The most valuable lesson I've learned is the importance of pivoting. This applies not just to the space industry but to life in general. You need to know how to adapt, make do with what you have, and learn from mistakes without dwelling on them. Every successful technology has gone through iterations of failure before reaching success. Reusing existing technologies and theories is crucial. For me, it’s about not crying over spilt milk but figuring out how to turn a failure into a positive outcome. Success isn’t constant, and every failure has something to teach. Surround yourself with experienced people, learn from their mistakes, and use their guidance to make your path less complicated. Experience often provides insights that books and research cannot.

What does nobody prepare you for

Nobody prepared me for the impact of being a black woman in the space industry. I didn’t expect to be in rooms where people didn’t look like me or to be setting a precedent for others from my country. There's a certain responsibility that comes with being a role model, and it's important to keep that in mind. Additionally, nobody prepared me for the complexity of the space industry. Initially, I thought working in space would be like NASA—sending astronauts to space and manufacturing fancy satellites. Coming from Angola, the space industry was not on my radar, so I had to learn its aspects on the job. I didn't know how politically connected and complex the industry is, from buying and selling satellites to security and safety concerns. I thought it would be simpler and didn’t anticipate the political implications of my work.

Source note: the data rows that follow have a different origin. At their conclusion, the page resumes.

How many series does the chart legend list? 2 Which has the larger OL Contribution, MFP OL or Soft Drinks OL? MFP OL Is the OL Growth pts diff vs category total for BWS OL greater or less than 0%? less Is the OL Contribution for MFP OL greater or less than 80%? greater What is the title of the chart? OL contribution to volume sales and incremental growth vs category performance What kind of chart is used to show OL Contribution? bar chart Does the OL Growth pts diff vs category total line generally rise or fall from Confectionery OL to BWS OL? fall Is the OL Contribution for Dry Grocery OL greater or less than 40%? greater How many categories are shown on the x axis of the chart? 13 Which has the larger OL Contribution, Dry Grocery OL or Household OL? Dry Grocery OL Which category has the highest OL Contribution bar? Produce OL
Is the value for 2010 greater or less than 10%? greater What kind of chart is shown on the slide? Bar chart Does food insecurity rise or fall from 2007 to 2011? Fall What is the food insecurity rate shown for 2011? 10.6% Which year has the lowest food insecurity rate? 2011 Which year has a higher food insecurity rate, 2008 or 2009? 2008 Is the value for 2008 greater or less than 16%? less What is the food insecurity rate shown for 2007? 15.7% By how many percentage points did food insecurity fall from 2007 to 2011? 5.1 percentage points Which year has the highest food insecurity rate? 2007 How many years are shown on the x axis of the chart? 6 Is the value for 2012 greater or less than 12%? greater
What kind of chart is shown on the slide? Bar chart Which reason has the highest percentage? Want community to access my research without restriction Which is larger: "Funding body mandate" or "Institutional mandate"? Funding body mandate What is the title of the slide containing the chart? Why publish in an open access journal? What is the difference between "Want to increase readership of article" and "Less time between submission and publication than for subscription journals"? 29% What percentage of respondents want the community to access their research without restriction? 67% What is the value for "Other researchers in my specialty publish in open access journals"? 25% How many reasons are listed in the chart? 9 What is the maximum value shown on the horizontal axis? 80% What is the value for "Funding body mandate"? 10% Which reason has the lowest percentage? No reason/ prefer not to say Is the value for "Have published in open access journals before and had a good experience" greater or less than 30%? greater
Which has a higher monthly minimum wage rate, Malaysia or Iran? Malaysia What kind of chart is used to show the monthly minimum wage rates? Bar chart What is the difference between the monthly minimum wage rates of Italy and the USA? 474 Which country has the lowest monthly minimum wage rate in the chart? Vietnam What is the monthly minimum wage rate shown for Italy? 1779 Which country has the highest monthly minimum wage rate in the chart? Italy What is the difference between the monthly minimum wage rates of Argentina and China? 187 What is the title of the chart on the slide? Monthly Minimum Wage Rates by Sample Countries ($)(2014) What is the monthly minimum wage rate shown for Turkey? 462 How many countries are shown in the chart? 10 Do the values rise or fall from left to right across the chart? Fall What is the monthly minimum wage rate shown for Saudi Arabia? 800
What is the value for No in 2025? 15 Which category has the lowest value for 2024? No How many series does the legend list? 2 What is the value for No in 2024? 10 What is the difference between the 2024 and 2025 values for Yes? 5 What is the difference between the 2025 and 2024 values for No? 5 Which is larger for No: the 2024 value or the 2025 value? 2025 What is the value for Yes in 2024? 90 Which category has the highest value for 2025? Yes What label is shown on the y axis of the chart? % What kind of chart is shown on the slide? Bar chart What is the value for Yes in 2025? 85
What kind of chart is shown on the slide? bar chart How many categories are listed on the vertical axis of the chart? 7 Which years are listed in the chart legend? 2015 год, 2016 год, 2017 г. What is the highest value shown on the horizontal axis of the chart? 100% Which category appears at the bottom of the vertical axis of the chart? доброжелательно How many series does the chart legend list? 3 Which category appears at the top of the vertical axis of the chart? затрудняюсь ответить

The one thing you will never forget

I will never forget the feeling I had when I first started working at ReOrbit. Noticing that our team is making an impact in the space industry, especially in Finland, is extremely rewarding. It's not easy to do what we do, with larger players around us, but we've managed to establish a strong presence in the industry making our current endeavours like the UKKO- mission already impressive and unforgettable.

The one thing that makes you smile

I feel very happy when younger girls reach out to me, saying they're finishing school and want to pursue a career in space. Hearing that they look up to me and seek advice makes me smile because it shows I'm being a positive influence on them. I've always wanted to inspire others positively and do meaningful work. Additionally, I feel joy whenever our team overcomes difficult tasks creatively and successfully.

Imagine there are no technological limitations. What do you wish you could design/create in the space sector

If there were no technological limitations, I would design a teleportation device or vehicle that allows us to explore the entire galaxy within a human-viable timeframe. Imagine being able to visit and see everything up close. This device would enable us to answer questions like whether aliens exist and if there are other habitable planets. The same curiosity that brought me to the space industry drives me to satisfy human curiosity and gain a deeper understanding of our galaxy. This teleportation capability would give us access to the vastness of the galaxy and answer some of humanity’s biggest questions.